Het beest met de kracht van tien paarden
Exciting retelling of Greek dramas for YA
Anyone who insults the gods or the king of a city state must expect revenge. In Greek dramas, everything happens for a reason. However ingenious these tales may be, this means it can take a long time for the action to get going. If you want to hear the captivating love story of Theseus and Ariadne, you need to have quite a lot of patience before the highlight of the story comes: the labyrinth and the monster.
That, however, is not the case in this retelling by Lida Dijkstra. The author goes straight to the exciting part: when the fourteen young people sent from Athens as sacrifices are lowered into a dark tunnel. Step by step, it becomes clear how they came to be there, as frescos and other messages on the walls of the labyrinth reveal the story leading up to this point.

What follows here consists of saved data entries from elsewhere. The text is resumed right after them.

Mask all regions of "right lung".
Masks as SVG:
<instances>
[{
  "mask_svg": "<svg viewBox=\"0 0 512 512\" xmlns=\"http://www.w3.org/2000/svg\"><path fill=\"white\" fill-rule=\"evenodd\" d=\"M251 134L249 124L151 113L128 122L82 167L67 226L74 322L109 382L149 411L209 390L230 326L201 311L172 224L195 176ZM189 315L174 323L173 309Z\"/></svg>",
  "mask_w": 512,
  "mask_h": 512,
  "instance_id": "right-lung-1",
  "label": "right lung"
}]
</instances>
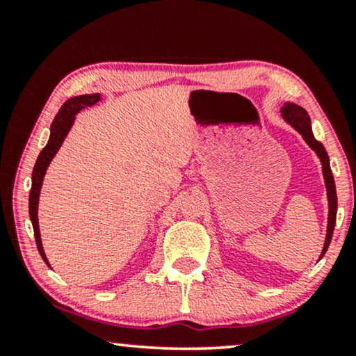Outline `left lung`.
Masks as SVG:
<instances>
[{
	"label": "left lung",
	"instance_id": "1",
	"mask_svg": "<svg viewBox=\"0 0 356 356\" xmlns=\"http://www.w3.org/2000/svg\"><path fill=\"white\" fill-rule=\"evenodd\" d=\"M282 115H284L285 121H289V123L293 126V128L298 131L301 136H303L306 144H308L309 147L313 149L316 154H318V157L321 159V163H323V173H324L325 188H327V197H329V225H327V236H325L324 250H323V254H321V257H323L330 245V240H332L335 217H337V193H335V183H334L332 172H330L329 155H327V152H325L324 145L321 144L319 140L314 139L313 131H311L309 116L305 111V108H301V106H298V105L286 104L284 108H282Z\"/></svg>",
	"mask_w": 356,
	"mask_h": 356
}]
</instances>
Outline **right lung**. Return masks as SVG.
<instances>
[{
    "label": "right lung",
    "instance_id": "obj_1",
    "mask_svg": "<svg viewBox=\"0 0 356 356\" xmlns=\"http://www.w3.org/2000/svg\"><path fill=\"white\" fill-rule=\"evenodd\" d=\"M100 100V94H92V95H79V97H72V99L66 100L63 106L58 111V115L55 116L51 123V133H50V139H48V144L43 147V150L38 155L35 167H33L32 172V188H31V196H29V216H31L32 220V227H33V235H35V243H37V250L40 252L42 259L47 262V256L43 252V246H42V240H40V230H38V218H37V209H38V196H40V188L43 183V177H45L47 167L50 165L51 159L55 157V154L60 149V145L65 140L66 134L70 133L72 123H74L76 113L77 111L84 110L86 106H92L95 105L97 102Z\"/></svg>",
    "mask_w": 356,
    "mask_h": 356
}]
</instances>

The wonderful story of the architect Daedalos and his over-confident son Ikaros, for example, and how Daedalos murders a rival inventor out of jealousy and has to flee from Athens to Crete. Or how King Minos angers the sea god Poseidon, who makes Minos’s wife, Queen Pasiphaë, fall in love with a bull and, as a result, give birth to the Minotauros, half boy, half bull. And how Daedalos and Ikaros escape with wings made by the inventor himself.
The framing story is cleverly constructed. Dijkstra first satisfies the reader’s basic needs. In her version, Theseus has smuggled along some friends disguised as girls and concealed a sword inside his boot. Their journey initially feels more like a school trip gone wrong. However, the closer they come to the monster and to the denouement of Minos’s story, the grimmer it becomes.
Dijkstra skilfully reimagines the story, telling it slowly with lots of new details, and succeeds in making it so realistic that — in spite of gods and monsters — it actually could have happened. This YA novel is just as intelligent and exciting as the legend deserves.
- Djenné Fila (b. 1995), an illustrator from Tilburg, makes her debut in this book.